En son temps, déjà, Napoléon a fasciné les écrivains. Qu'ils s'opposent à lui, comme Chateaubriand à partir de l'exécution du duc d'Enghien, en 1804, ou Madame de Staël. Ou qu'ils le vénèrent post mortem, comme Stendhal, Victor Hugo ou Alexandre Dumas, tous deux fils de généraux d'Empire. Cette fascination française des intellectuels pour les hommes d'exception au destin à la fois glorieux et tragique n'a pas cessé. Le nouveau livre de Jean-Marie Rouart en est la preuve. Non point exactement une biographie, bien que les faits aient été scrupuleusement respectés. Pas un roman non plus, bien que la vie du héros soit l'une des plus romanesques dont un romancier puisse rêver. Plutôt un essai, dans la mesure où Rouart a choisi un certain nombre de moments dans le parcours de Bonaparte puis de Napoléon, en fonction de leur intérêt dramatique, ou de leur importance historique. Il s'intéresse aussi à la vie posthume de son personnage.
La première séquence ramène Bonaparte dans son île natale, la Corse, où il revient en 1786, après sept longues années passées sur le continent pour suivre ses études, apprendre son métier d'artilleur. Il a 17 ans, des rêves plein la tête, de la fougue et, déjà, cette foi en sa bonne étoile qui l'accompagnera jusqu'aux Cent-Jours - ensuite, il ne croira plus en lui-même. Même lorsqu'il sera le maître de l'Europe, Napoléon n'oubliera jamais la Corse, qu'il favorisera autant qu'il le pourra.
Dans la dernière scène, il dicte son testament à Las Cases, qui en fera Le mémorial de Sainte-Hélène, best-seller "à scandale" publié en 1823. Deux ans après la mort du Petit Caporal, un livre magnifique, propre à ranimer la flamme des bonapartistes, des demi-soldes, des déçus et de tous les adversaires de la Restauration des Bourbons.
Entre les deux, Jean-Marie Rouart nous emporte dans les malles de Napoléon Bonaparte en Italie ou en Egypte, puis au fil de toutes ses campagnes. Mais ce qui le requiert, le passionne, et qu'il épingle à la manière d'un entomologiste, c'est la fragilité de son héros, colosse aux pieds d'argile et au coeur d'artichaut. A la fois homme de pouvoir sans scrupule et amoureux fou d'une Joséphine qui le trompe et l'humilie. Un dictateur qui perd ses nerfs, manquant plusieurs fois se suicider.

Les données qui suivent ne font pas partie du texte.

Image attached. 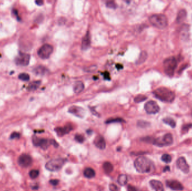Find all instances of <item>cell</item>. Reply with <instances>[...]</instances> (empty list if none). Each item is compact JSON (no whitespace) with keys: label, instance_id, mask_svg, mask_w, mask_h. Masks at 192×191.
Returning <instances> with one entry per match:
<instances>
[{"label":"cell","instance_id":"obj_34","mask_svg":"<svg viewBox=\"0 0 192 191\" xmlns=\"http://www.w3.org/2000/svg\"><path fill=\"white\" fill-rule=\"evenodd\" d=\"M75 140L79 143H83L85 140V137L82 134H77L75 136Z\"/></svg>","mask_w":192,"mask_h":191},{"label":"cell","instance_id":"obj_29","mask_svg":"<svg viewBox=\"0 0 192 191\" xmlns=\"http://www.w3.org/2000/svg\"><path fill=\"white\" fill-rule=\"evenodd\" d=\"M39 171L38 170H36V169H33L30 171L29 172V176L31 179H34L37 178V177L39 176Z\"/></svg>","mask_w":192,"mask_h":191},{"label":"cell","instance_id":"obj_24","mask_svg":"<svg viewBox=\"0 0 192 191\" xmlns=\"http://www.w3.org/2000/svg\"><path fill=\"white\" fill-rule=\"evenodd\" d=\"M187 17V12L185 10H181L178 13V17L176 19V21L178 23H182L183 21H184Z\"/></svg>","mask_w":192,"mask_h":191},{"label":"cell","instance_id":"obj_8","mask_svg":"<svg viewBox=\"0 0 192 191\" xmlns=\"http://www.w3.org/2000/svg\"><path fill=\"white\" fill-rule=\"evenodd\" d=\"M53 52V47L49 44L43 45L38 51V55L42 59L49 58Z\"/></svg>","mask_w":192,"mask_h":191},{"label":"cell","instance_id":"obj_27","mask_svg":"<svg viewBox=\"0 0 192 191\" xmlns=\"http://www.w3.org/2000/svg\"><path fill=\"white\" fill-rule=\"evenodd\" d=\"M163 122L168 125L171 126L172 128H175L176 127L175 121L172 118H169V117L164 118L163 119Z\"/></svg>","mask_w":192,"mask_h":191},{"label":"cell","instance_id":"obj_18","mask_svg":"<svg viewBox=\"0 0 192 191\" xmlns=\"http://www.w3.org/2000/svg\"><path fill=\"white\" fill-rule=\"evenodd\" d=\"M90 45V33L87 32L82 39V48L83 50L88 49Z\"/></svg>","mask_w":192,"mask_h":191},{"label":"cell","instance_id":"obj_17","mask_svg":"<svg viewBox=\"0 0 192 191\" xmlns=\"http://www.w3.org/2000/svg\"><path fill=\"white\" fill-rule=\"evenodd\" d=\"M150 184L152 188L154 189L155 191H164V187L163 184L159 180L153 179L150 180Z\"/></svg>","mask_w":192,"mask_h":191},{"label":"cell","instance_id":"obj_20","mask_svg":"<svg viewBox=\"0 0 192 191\" xmlns=\"http://www.w3.org/2000/svg\"><path fill=\"white\" fill-rule=\"evenodd\" d=\"M83 174L86 178L90 179V178H94L95 177L96 172L93 169L91 168H87L84 169Z\"/></svg>","mask_w":192,"mask_h":191},{"label":"cell","instance_id":"obj_39","mask_svg":"<svg viewBox=\"0 0 192 191\" xmlns=\"http://www.w3.org/2000/svg\"><path fill=\"white\" fill-rule=\"evenodd\" d=\"M59 182H60V181H59V180H58V179H52V180H49V183H50L51 184H52L53 186H57V185L58 184Z\"/></svg>","mask_w":192,"mask_h":191},{"label":"cell","instance_id":"obj_19","mask_svg":"<svg viewBox=\"0 0 192 191\" xmlns=\"http://www.w3.org/2000/svg\"><path fill=\"white\" fill-rule=\"evenodd\" d=\"M41 84V82L40 80H37V81H33L29 83L28 87H27V90L29 91H36V90L39 88Z\"/></svg>","mask_w":192,"mask_h":191},{"label":"cell","instance_id":"obj_11","mask_svg":"<svg viewBox=\"0 0 192 191\" xmlns=\"http://www.w3.org/2000/svg\"><path fill=\"white\" fill-rule=\"evenodd\" d=\"M32 158L28 154H23L19 157L17 162L19 165L23 168H27L30 167L32 164Z\"/></svg>","mask_w":192,"mask_h":191},{"label":"cell","instance_id":"obj_9","mask_svg":"<svg viewBox=\"0 0 192 191\" xmlns=\"http://www.w3.org/2000/svg\"><path fill=\"white\" fill-rule=\"evenodd\" d=\"M30 59V56L27 53H20L15 58V62L17 65L27 66L29 65Z\"/></svg>","mask_w":192,"mask_h":191},{"label":"cell","instance_id":"obj_1","mask_svg":"<svg viewBox=\"0 0 192 191\" xmlns=\"http://www.w3.org/2000/svg\"><path fill=\"white\" fill-rule=\"evenodd\" d=\"M134 165L135 169L140 173H150L155 168L153 162L145 156H140L136 159Z\"/></svg>","mask_w":192,"mask_h":191},{"label":"cell","instance_id":"obj_32","mask_svg":"<svg viewBox=\"0 0 192 191\" xmlns=\"http://www.w3.org/2000/svg\"><path fill=\"white\" fill-rule=\"evenodd\" d=\"M19 79L23 82H28L30 80V76L28 73H21L19 75Z\"/></svg>","mask_w":192,"mask_h":191},{"label":"cell","instance_id":"obj_15","mask_svg":"<svg viewBox=\"0 0 192 191\" xmlns=\"http://www.w3.org/2000/svg\"><path fill=\"white\" fill-rule=\"evenodd\" d=\"M69 112L70 113L74 114V116L83 118L85 114V110L81 107L77 106H72L69 109Z\"/></svg>","mask_w":192,"mask_h":191},{"label":"cell","instance_id":"obj_41","mask_svg":"<svg viewBox=\"0 0 192 191\" xmlns=\"http://www.w3.org/2000/svg\"><path fill=\"white\" fill-rule=\"evenodd\" d=\"M36 3L37 5H39V6H41L43 4V1H36Z\"/></svg>","mask_w":192,"mask_h":191},{"label":"cell","instance_id":"obj_26","mask_svg":"<svg viewBox=\"0 0 192 191\" xmlns=\"http://www.w3.org/2000/svg\"><path fill=\"white\" fill-rule=\"evenodd\" d=\"M127 176L126 174H120L118 177V182L121 186H125L127 182Z\"/></svg>","mask_w":192,"mask_h":191},{"label":"cell","instance_id":"obj_2","mask_svg":"<svg viewBox=\"0 0 192 191\" xmlns=\"http://www.w3.org/2000/svg\"><path fill=\"white\" fill-rule=\"evenodd\" d=\"M156 98L166 103H172L175 98V93L169 89L165 87H160L153 91Z\"/></svg>","mask_w":192,"mask_h":191},{"label":"cell","instance_id":"obj_6","mask_svg":"<svg viewBox=\"0 0 192 191\" xmlns=\"http://www.w3.org/2000/svg\"><path fill=\"white\" fill-rule=\"evenodd\" d=\"M174 141L172 135L170 133L165 134L164 136L159 138H152L151 143L158 147L168 146L172 145Z\"/></svg>","mask_w":192,"mask_h":191},{"label":"cell","instance_id":"obj_14","mask_svg":"<svg viewBox=\"0 0 192 191\" xmlns=\"http://www.w3.org/2000/svg\"><path fill=\"white\" fill-rule=\"evenodd\" d=\"M73 130V126L70 124H68L64 127H57L55 129L57 136L59 137H62L64 135L68 134L70 131Z\"/></svg>","mask_w":192,"mask_h":191},{"label":"cell","instance_id":"obj_10","mask_svg":"<svg viewBox=\"0 0 192 191\" xmlns=\"http://www.w3.org/2000/svg\"><path fill=\"white\" fill-rule=\"evenodd\" d=\"M144 109L148 114H155L159 112L160 108L156 102L151 100L144 105Z\"/></svg>","mask_w":192,"mask_h":191},{"label":"cell","instance_id":"obj_43","mask_svg":"<svg viewBox=\"0 0 192 191\" xmlns=\"http://www.w3.org/2000/svg\"><path fill=\"white\" fill-rule=\"evenodd\" d=\"M91 132H92V131H87V133H88V134H90L92 133Z\"/></svg>","mask_w":192,"mask_h":191},{"label":"cell","instance_id":"obj_25","mask_svg":"<svg viewBox=\"0 0 192 191\" xmlns=\"http://www.w3.org/2000/svg\"><path fill=\"white\" fill-rule=\"evenodd\" d=\"M147 58V53L145 51L142 52L140 55H139L138 59L136 61V64L137 65H141L143 63Z\"/></svg>","mask_w":192,"mask_h":191},{"label":"cell","instance_id":"obj_40","mask_svg":"<svg viewBox=\"0 0 192 191\" xmlns=\"http://www.w3.org/2000/svg\"><path fill=\"white\" fill-rule=\"evenodd\" d=\"M127 191H138V190H137V188L134 186L129 185L127 186Z\"/></svg>","mask_w":192,"mask_h":191},{"label":"cell","instance_id":"obj_12","mask_svg":"<svg viewBox=\"0 0 192 191\" xmlns=\"http://www.w3.org/2000/svg\"><path fill=\"white\" fill-rule=\"evenodd\" d=\"M176 166L185 174H188L190 171V167L184 157H180L176 161Z\"/></svg>","mask_w":192,"mask_h":191},{"label":"cell","instance_id":"obj_30","mask_svg":"<svg viewBox=\"0 0 192 191\" xmlns=\"http://www.w3.org/2000/svg\"><path fill=\"white\" fill-rule=\"evenodd\" d=\"M146 99H147V97H146L145 95H142V94H139L137 97H135V98H134V102L135 103H140V102H144Z\"/></svg>","mask_w":192,"mask_h":191},{"label":"cell","instance_id":"obj_35","mask_svg":"<svg viewBox=\"0 0 192 191\" xmlns=\"http://www.w3.org/2000/svg\"><path fill=\"white\" fill-rule=\"evenodd\" d=\"M138 126L141 128H146L150 126V123L144 121H139L138 122Z\"/></svg>","mask_w":192,"mask_h":191},{"label":"cell","instance_id":"obj_22","mask_svg":"<svg viewBox=\"0 0 192 191\" xmlns=\"http://www.w3.org/2000/svg\"><path fill=\"white\" fill-rule=\"evenodd\" d=\"M49 71L43 66H39L34 69V72L38 75H45L48 73Z\"/></svg>","mask_w":192,"mask_h":191},{"label":"cell","instance_id":"obj_28","mask_svg":"<svg viewBox=\"0 0 192 191\" xmlns=\"http://www.w3.org/2000/svg\"><path fill=\"white\" fill-rule=\"evenodd\" d=\"M161 160L162 162H164V163H167V164L171 163L172 161V156L168 154H165L162 156Z\"/></svg>","mask_w":192,"mask_h":191},{"label":"cell","instance_id":"obj_4","mask_svg":"<svg viewBox=\"0 0 192 191\" xmlns=\"http://www.w3.org/2000/svg\"><path fill=\"white\" fill-rule=\"evenodd\" d=\"M149 20L151 24L157 28H165L168 25V19L163 14L153 15L150 17Z\"/></svg>","mask_w":192,"mask_h":191},{"label":"cell","instance_id":"obj_16","mask_svg":"<svg viewBox=\"0 0 192 191\" xmlns=\"http://www.w3.org/2000/svg\"><path fill=\"white\" fill-rule=\"evenodd\" d=\"M93 142L95 146L101 150H104L106 148V143L105 138L102 136H98L96 137Z\"/></svg>","mask_w":192,"mask_h":191},{"label":"cell","instance_id":"obj_31","mask_svg":"<svg viewBox=\"0 0 192 191\" xmlns=\"http://www.w3.org/2000/svg\"><path fill=\"white\" fill-rule=\"evenodd\" d=\"M124 122V119L121 118H111L108 120H107V124H110V123H121V122Z\"/></svg>","mask_w":192,"mask_h":191},{"label":"cell","instance_id":"obj_42","mask_svg":"<svg viewBox=\"0 0 192 191\" xmlns=\"http://www.w3.org/2000/svg\"><path fill=\"white\" fill-rule=\"evenodd\" d=\"M170 171V167H168V166H166V167H165L164 168L163 171H164V172H166V171Z\"/></svg>","mask_w":192,"mask_h":191},{"label":"cell","instance_id":"obj_3","mask_svg":"<svg viewBox=\"0 0 192 191\" xmlns=\"http://www.w3.org/2000/svg\"><path fill=\"white\" fill-rule=\"evenodd\" d=\"M32 142L35 146L39 147L44 150H47L51 145H53L55 147H58V143L54 140L38 138L36 136H33Z\"/></svg>","mask_w":192,"mask_h":191},{"label":"cell","instance_id":"obj_7","mask_svg":"<svg viewBox=\"0 0 192 191\" xmlns=\"http://www.w3.org/2000/svg\"><path fill=\"white\" fill-rule=\"evenodd\" d=\"M65 163V160L64 159H52L46 164V169L50 171H60Z\"/></svg>","mask_w":192,"mask_h":191},{"label":"cell","instance_id":"obj_13","mask_svg":"<svg viewBox=\"0 0 192 191\" xmlns=\"http://www.w3.org/2000/svg\"><path fill=\"white\" fill-rule=\"evenodd\" d=\"M166 184L167 187L174 191H182L184 189L182 184L176 180H167Z\"/></svg>","mask_w":192,"mask_h":191},{"label":"cell","instance_id":"obj_5","mask_svg":"<svg viewBox=\"0 0 192 191\" xmlns=\"http://www.w3.org/2000/svg\"><path fill=\"white\" fill-rule=\"evenodd\" d=\"M178 65V61L174 57H168L164 62V69L165 73L172 77L175 72Z\"/></svg>","mask_w":192,"mask_h":191},{"label":"cell","instance_id":"obj_36","mask_svg":"<svg viewBox=\"0 0 192 191\" xmlns=\"http://www.w3.org/2000/svg\"><path fill=\"white\" fill-rule=\"evenodd\" d=\"M106 6L110 8H116L117 7V5L114 1H108L106 2Z\"/></svg>","mask_w":192,"mask_h":191},{"label":"cell","instance_id":"obj_37","mask_svg":"<svg viewBox=\"0 0 192 191\" xmlns=\"http://www.w3.org/2000/svg\"><path fill=\"white\" fill-rule=\"evenodd\" d=\"M20 137V134L19 132H14L10 135V138L11 139H19Z\"/></svg>","mask_w":192,"mask_h":191},{"label":"cell","instance_id":"obj_21","mask_svg":"<svg viewBox=\"0 0 192 191\" xmlns=\"http://www.w3.org/2000/svg\"><path fill=\"white\" fill-rule=\"evenodd\" d=\"M84 84L83 82L80 81L76 82L74 85V91L75 93H80L84 90Z\"/></svg>","mask_w":192,"mask_h":191},{"label":"cell","instance_id":"obj_33","mask_svg":"<svg viewBox=\"0 0 192 191\" xmlns=\"http://www.w3.org/2000/svg\"><path fill=\"white\" fill-rule=\"evenodd\" d=\"M192 127V124H187V125H184L181 128V132L182 134H186L187 133L189 130Z\"/></svg>","mask_w":192,"mask_h":191},{"label":"cell","instance_id":"obj_23","mask_svg":"<svg viewBox=\"0 0 192 191\" xmlns=\"http://www.w3.org/2000/svg\"><path fill=\"white\" fill-rule=\"evenodd\" d=\"M103 169L105 173L110 174L114 170V167L110 162H106L103 164Z\"/></svg>","mask_w":192,"mask_h":191},{"label":"cell","instance_id":"obj_38","mask_svg":"<svg viewBox=\"0 0 192 191\" xmlns=\"http://www.w3.org/2000/svg\"><path fill=\"white\" fill-rule=\"evenodd\" d=\"M109 189L110 191H119V189H118V186L113 184V183H111L110 185H109Z\"/></svg>","mask_w":192,"mask_h":191}]
</instances>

On assiste au retour des cendres, en 1840. Enfin, Rouart a cousu un épilogue fort intéressant. Le 11 décembre 1969, le général de Gaulle, qui avait démissionné quelques mois plus tôt, recevait à la Boisserie, pour la dernière fois, André Malraux, son illustre compagnon. Leur conversation testamentaire, que l'écrivain a mise en scène et retranscrite dans Les chênes qu'on abat, porte sur de nombreux sujets majeurs, dont Napoléon. Hommage d'un cavalier à un artilleur, d'un général à un autre, d'un homme de pouvoir amer à un souverain brisé. Malraux était, pour sa part, à ce point fasciné par Napoléon qu'il a composé et publié, en 1930, une Vie de Napoléon par lui-même, oeuvre qui lui a été réattribuée en 1991.
Cette vie de Napoléon par Rouart se lit à bride abattue, livre d'histoire telle qu'on la concevait jadis : littéraire, passionnée, romantique. Tout cela convient bien à Jean-Marie Rouart.